Another aspect of competition advocacy can be seen in Section 49 of the Competition Act, 2002 of India which gives an advocacy role to the Competition Commission. Under this section, the government may make a reference to the commission for its opinion on the possible effect on competition of a policy or law and the commission is required to give its opinion.
There are certain special aspects like allocative efficiency, greater good of greater numbers, consumer sovereignty, equality of opportunity, and freedom to trade which are sacrosanct and any infringement is to be seriously viewed. There maybe different situations and each one has to be handled in a fair and reasonable manner, and thus a same approach may not be adopted in every matter.
The relationship between competitive markets and democracy is also evident here, as the nature of market mechanism is judged by its allocative efficiency in the same manner as democratic institutions are judged by the degree of equity they create. It may also be said that the concepts of consumer sovereignty in economic literature and voter rights in democracy have the same philosophical source.
xi. Democratic Principles
The basic tenets of a democracy and of market competition are ingrained in the same value system, i.e., the pillars of public interest, common good, welfare and prevention of practices that result in common detriment. The goals of democracy and market competition are similar in many respects and the most important among them are freedom of individual choice, abhorrence of concentration of power, decentralized decision making, and adherence to rule of law.
Competitive markets and democratic governments can therefore be considered complementary in correcting market imperfections. They need to interact in a manner that maximizes the larger public interest and such an interaction would be the most ideal relationship for achieving the above stated goals.
The aims of the national competition policy are to a certain extent similar to those of the welfare state principles like preservation of the competitive process, encouragement of competition in the domestic market, optimization of efficiency, maximization of consumer welfare, and most importantly, harmonization of social justice with economic growth.

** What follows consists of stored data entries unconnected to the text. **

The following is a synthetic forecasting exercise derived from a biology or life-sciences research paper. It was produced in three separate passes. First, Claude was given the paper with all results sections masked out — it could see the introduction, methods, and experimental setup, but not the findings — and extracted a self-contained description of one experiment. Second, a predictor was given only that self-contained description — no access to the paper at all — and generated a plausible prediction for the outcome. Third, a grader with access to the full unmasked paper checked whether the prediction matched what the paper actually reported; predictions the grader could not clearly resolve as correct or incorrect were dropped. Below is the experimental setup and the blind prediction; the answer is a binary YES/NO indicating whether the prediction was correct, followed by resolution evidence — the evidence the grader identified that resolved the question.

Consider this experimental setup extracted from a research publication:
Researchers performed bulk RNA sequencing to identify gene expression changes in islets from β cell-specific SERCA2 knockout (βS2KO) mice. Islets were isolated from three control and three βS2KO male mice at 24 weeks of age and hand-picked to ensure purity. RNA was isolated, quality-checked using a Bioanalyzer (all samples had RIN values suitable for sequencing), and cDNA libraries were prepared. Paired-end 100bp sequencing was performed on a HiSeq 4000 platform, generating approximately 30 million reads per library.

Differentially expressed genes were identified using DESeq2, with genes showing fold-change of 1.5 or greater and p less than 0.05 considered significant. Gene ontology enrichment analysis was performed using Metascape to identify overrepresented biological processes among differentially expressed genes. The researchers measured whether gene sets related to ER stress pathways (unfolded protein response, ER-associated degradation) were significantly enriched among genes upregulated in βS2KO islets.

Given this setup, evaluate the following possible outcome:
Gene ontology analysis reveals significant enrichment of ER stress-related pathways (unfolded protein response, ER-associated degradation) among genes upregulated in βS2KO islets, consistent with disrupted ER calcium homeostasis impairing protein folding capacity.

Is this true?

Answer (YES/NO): NO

Competition law is a unique law as it stresses the necessity of protecting the process of competition and also refers to the broader political and social policy goals. It aims to strike a balance between unrestrained interaction of competitive forces and the preservation of our democratic, political and social institutions. This balance is essential for the co-achievement of economic goals such as lowest prices, highest quality, greatest material progress and of social goals like consumer welfare, self reliance, optimum allocation etc. which are interrelated by their very nature. Thus, it can be said that competition law is an inevitable medium of regulation that caters to the modern market needs and also tries to reconcile personal and public interest without causing any unreasonable harm to either.